## start Extracted records
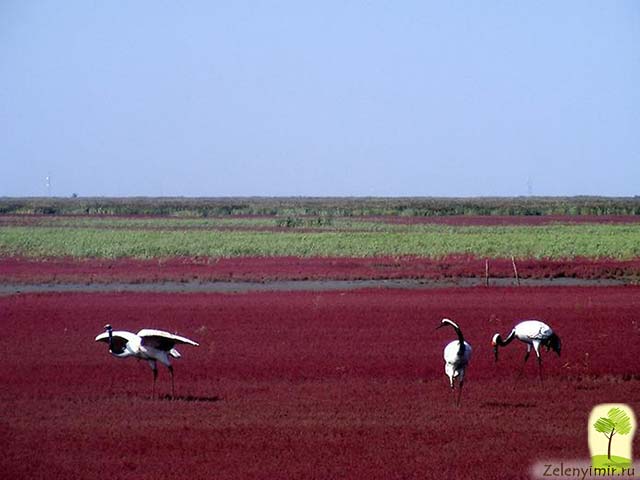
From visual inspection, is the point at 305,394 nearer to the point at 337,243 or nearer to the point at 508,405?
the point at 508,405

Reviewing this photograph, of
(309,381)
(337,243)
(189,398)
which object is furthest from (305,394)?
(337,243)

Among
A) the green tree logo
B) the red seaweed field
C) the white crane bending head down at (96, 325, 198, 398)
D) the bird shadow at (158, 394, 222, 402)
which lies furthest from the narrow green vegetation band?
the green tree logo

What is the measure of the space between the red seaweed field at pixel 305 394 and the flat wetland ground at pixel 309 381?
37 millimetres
## end Extracted records
## start Extracted records
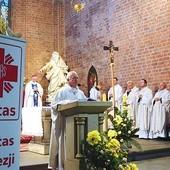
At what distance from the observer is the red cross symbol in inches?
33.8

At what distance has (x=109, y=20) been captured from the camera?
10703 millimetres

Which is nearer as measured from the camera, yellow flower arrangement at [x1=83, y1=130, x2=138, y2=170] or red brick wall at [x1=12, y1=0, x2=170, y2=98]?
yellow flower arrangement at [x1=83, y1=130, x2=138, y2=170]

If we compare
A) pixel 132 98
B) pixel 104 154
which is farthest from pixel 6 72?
## end Extracted records
## [Instruction]
Turn the part of the listing above that opens with the line containing "What is the" and closes with the line containing "37 millimetres" into a numbered list with no blank lines, including both of those lines and nothing else.

## [Full solution]
1. What is the measure of the space between the red seaweed field at pixel 305 394 and the flat wetland ground at pixel 309 381?
2. 37 millimetres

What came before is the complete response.